The drought and the high temperatures that every year seem to break more records around the world do not only affect human life and the natural environment. Animals also suffer from the continued extreme heat, and that includes the very livestock on which millions of people around the world depend. The cowsSpecifically, they begin to suffer the effects from 25ºC, causing a decrease in their milk productivity and even leading to death.
He heat stress that cattle must endure reduces the animal’s feed consumption and also weight, milk production and breeding efficiency, thus affecting both meat cattle and, above all, dairy cows. In 2022, in just two days of intense heat and severe humidity in Kansas (United States), some 10,000 animals died, and it does not seem that the situation will improve in the near future.
The sector will have to adapt to the new panorama in addition to facing the drought and food shortage itself, and a solution it could be in the calf of the cows themselves. If agriculture is working to develop varieties that can withstand extreme heat and water scarcity, there are also farmers raising better adapted animals.
The genetic mutation of short hair
The one known as short hair mutation either slick hair It is a phenotype of bovine cattle that is characterized by the appearance of its fur. They are cows with a low density of hair follicles throughout the body, with particularly short hair and a soft, smooth, almost slippery appearance (slick). And this particularity is not only physical, as it makes them especially resistant to high temperatures.
It is a mutation produced natural through adaptation to their own environment, manifested above all in Creole and South American animals. Its origin comes from the Mediterranean cows that arrived in America from the first trips of Christopher Columbus, continued through the commercial routes and European colonizations. The hypothesis most supported by scientific studies is that the mutation was produced multiple times through independent events, by mechanisms of natural and artificial selection, adapting the animal with survival advantages superior to the previous wild-type phenotype.
Cows with this mutation are better adapted to extreme heat.
Cows, like all mammals, have the ability to produce milkdevelop hair throughout their bodies and are able to regulate body temperature (homeothermy), unlike, for example, reptiles. And we know that they are characteristics biochemically linked to each other.
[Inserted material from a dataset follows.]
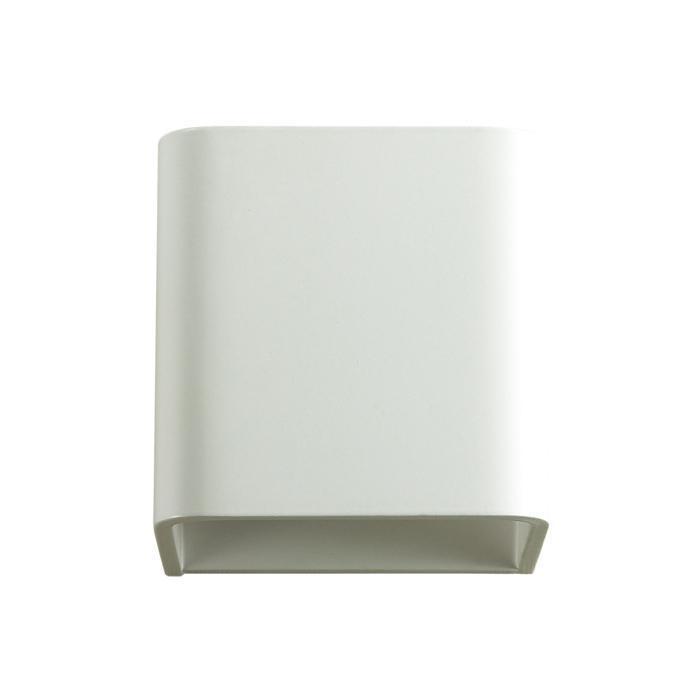 Настенный светильник Odeon Light 3594/5WL, белый odeon 2890 5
That is, changing one of those abilities will affect the other two.
Dairy cows doomed for their own productive capacity
In the Dairy ‘El Remanso’, near San Juan de Puerto Rico (United States), the cows clearly show a coat different from that of any common European or North American cattle farm. They seem, as Katherine Rapin describes in Nexus Media News, freshly shaved, as exits from the hairdresser. Its body looks very soft to the touch, almost silky.
They are cows that their owner, Rafael López-López, has spent decades raising animals with the generic mutation slick hairAnd he does it conscientiously. This particular short and sparse hair gives their animals the ability to better regulate their body temperature, keeping it low when the heat is on. are cows with more active sweat glands and efficient, which protect the animal from extreme conditions.
The more milk a cow produces, the more energy it consumes and the more heat it generates.
Paradoxically, decades of breeding cattle for increased milk production around the world have caused them to become much more susceptible to heat. A cow that produces more milk needs to eat more and metabolize food faster, consuming more resources from her body, and therefore raising its temperature further. If the weather conditions add even more heat, the animal suffers heat stress and it can affect their immune system, making them more susceptible to contracting diseases.
Farmers and the industry are aware of this problem. Every year, with the arrival of the warm months, extreme and continuous heat waves affect thousands of animals in the United States, Europe and already half the world. Producers try to alleviate these effects with physical methods of all kinds, even resorting to fans or, who can afford it, to heat conditioning the installations. But the losses do not stop growing season after season.
This is not the case in El Remanso, where, despite the notable daily heat and high humidity, the cows seem fresh and healthymeeting the forecasts of milk production without problems.
The natural mutation against climate change
As they point out in Colombian Bovine Genetics Magazineso far some six races with the mutation slick, such as the Romosinuano cow, White Orejinegro, Lemon tree, Carora and Senepol. But it is the Holstein that most interests the experts.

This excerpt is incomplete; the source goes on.